Günümüzde ise  insanların işlediği suçları, hayvanların yardımıyla çözüyoruz. ”Esrar, eroin” işi yapan “uyuşturucu tacirlerinin korkulu rüyasıdır köpekler.  Polis eğitiminden geçen çok başarılı köpekler vardır. Biz insanlar için polislerimizle birlikte ya da Jandarmalarımızla birlikte görev yapan bu köpekler oldukça başarılılar.

Hayvanları küçük gören bizler, onların yardımına ihtiyaç duyuyoruz. 

Biz  insanoğluna neler oluyor?

Hanımını sokak ortasında 28 yerinden bıçaklayarak öldürmeye teşebbüs edenleri görmezden gelemeyiz. Hemen hemen her gün bir kadın öldürülüyor! Töre yüzünden gencecik kızları öldüren babalar, kardeşleri de görmezden gelemeyiz.

Yaşam günümüz şartlarında elbette kolay değil ama hepimiz çektiğimiz sıkıntıların bir gün biteceğini biliyoruz. Atalarımız yaşam için şu üç günlük dünya  demişler, gerçekte öyle değil midir? Bebeklik dönemi, gençlik dönemi, yaşlılık dönemi, bir bakarız ki  yıllar eriyip gitmiş. Nerede o eski günler, diyerek ahlar, vahlar derken, eriyip gitmişiz!

Türkiye gelişip büyümek zorundadır. Bu  büyümede de bir takım değerlerimizi, örf ve adetlerimizi yitirmeyelim. Gelişme üretimle olur, maalesef beton yığınları karın doyurmuyor. ülke halkının ihtiyaçlarını üreterek karşılarsak, refah mutluluk ve huzur olur. Dışarıdan alınan her şey ülkemize yük getirir ve bedeli ağır olur.

Oldukça genç bir nüfusumuz var, bu gençliği iyi idare etmek, onları topluma faydalı olarak yetiştirmek, hiç de kolay değildir. İnsanlara iş, aş imkanı vermek zorundayız. Pazar yerinde cebimdeki cüzdanı çarptılar, üzüldüm tabi ki ama bu ekonomik zorlukların önüne geçemezsek bu hırsızlıkları daha sık görebiliriz!

Yazık ki bazı değerlerimizi yitirdik. Duyarsızlık  hiç bir fayda getirmez. Akdeniz narenciye konusunda başı çekiyor. Ne yazık ki meyve suları çoğunlukla  yurt dışından geliyor! Neden? Alanya ve Gazipaşa’da portakal, limon, mandalina, muz bahçeleri var.

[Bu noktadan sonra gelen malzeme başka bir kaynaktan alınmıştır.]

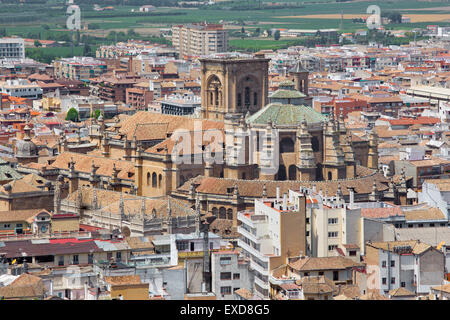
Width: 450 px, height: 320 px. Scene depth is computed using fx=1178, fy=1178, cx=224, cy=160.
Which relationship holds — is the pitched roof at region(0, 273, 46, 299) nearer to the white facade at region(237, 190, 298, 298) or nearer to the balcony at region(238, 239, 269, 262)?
the white facade at region(237, 190, 298, 298)

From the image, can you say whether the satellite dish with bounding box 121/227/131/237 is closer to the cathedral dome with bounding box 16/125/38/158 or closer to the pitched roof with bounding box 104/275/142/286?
the pitched roof with bounding box 104/275/142/286

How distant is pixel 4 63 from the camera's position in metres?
198

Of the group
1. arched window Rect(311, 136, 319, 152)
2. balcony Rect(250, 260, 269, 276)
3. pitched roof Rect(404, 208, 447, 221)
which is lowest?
balcony Rect(250, 260, 269, 276)

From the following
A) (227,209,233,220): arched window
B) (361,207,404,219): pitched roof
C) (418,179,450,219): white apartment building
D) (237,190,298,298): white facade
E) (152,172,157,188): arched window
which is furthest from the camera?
(152,172,157,188): arched window

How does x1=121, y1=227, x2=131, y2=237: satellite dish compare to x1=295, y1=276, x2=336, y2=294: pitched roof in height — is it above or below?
below

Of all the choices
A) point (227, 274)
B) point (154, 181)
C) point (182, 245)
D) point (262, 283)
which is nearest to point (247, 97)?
point (154, 181)

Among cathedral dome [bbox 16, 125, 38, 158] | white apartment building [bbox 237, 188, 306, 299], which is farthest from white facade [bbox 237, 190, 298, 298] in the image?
cathedral dome [bbox 16, 125, 38, 158]

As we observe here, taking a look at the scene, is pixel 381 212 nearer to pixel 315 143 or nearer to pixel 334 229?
pixel 334 229

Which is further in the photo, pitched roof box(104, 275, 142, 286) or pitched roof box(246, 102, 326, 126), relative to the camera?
pitched roof box(246, 102, 326, 126)

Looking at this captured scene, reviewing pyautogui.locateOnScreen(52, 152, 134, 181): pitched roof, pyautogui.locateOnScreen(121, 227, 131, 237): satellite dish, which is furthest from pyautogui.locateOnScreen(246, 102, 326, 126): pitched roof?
pyautogui.locateOnScreen(121, 227, 131, 237): satellite dish

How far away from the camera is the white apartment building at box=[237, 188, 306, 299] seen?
156ft

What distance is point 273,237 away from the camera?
48719 mm

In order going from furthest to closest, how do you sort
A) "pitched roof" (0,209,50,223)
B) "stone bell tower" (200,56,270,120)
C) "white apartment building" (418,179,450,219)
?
"stone bell tower" (200,56,270,120) → "pitched roof" (0,209,50,223) → "white apartment building" (418,179,450,219)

Bu üreticiler desteklense ve iki ilçenin arasına meyve suyu fabrikası kurulsa hem insanlara iş kapısı hem de  milli olması  çok güzel olurdu.

Akdeniz’in bereketli toprakları var, unutmayalım ki ülkemizin her metre karesi bereketlidir.

Tüm bunları ülkemiz hak ediyor, üretim, üretim mutlaka üretim demekten kendimi alamıyorum.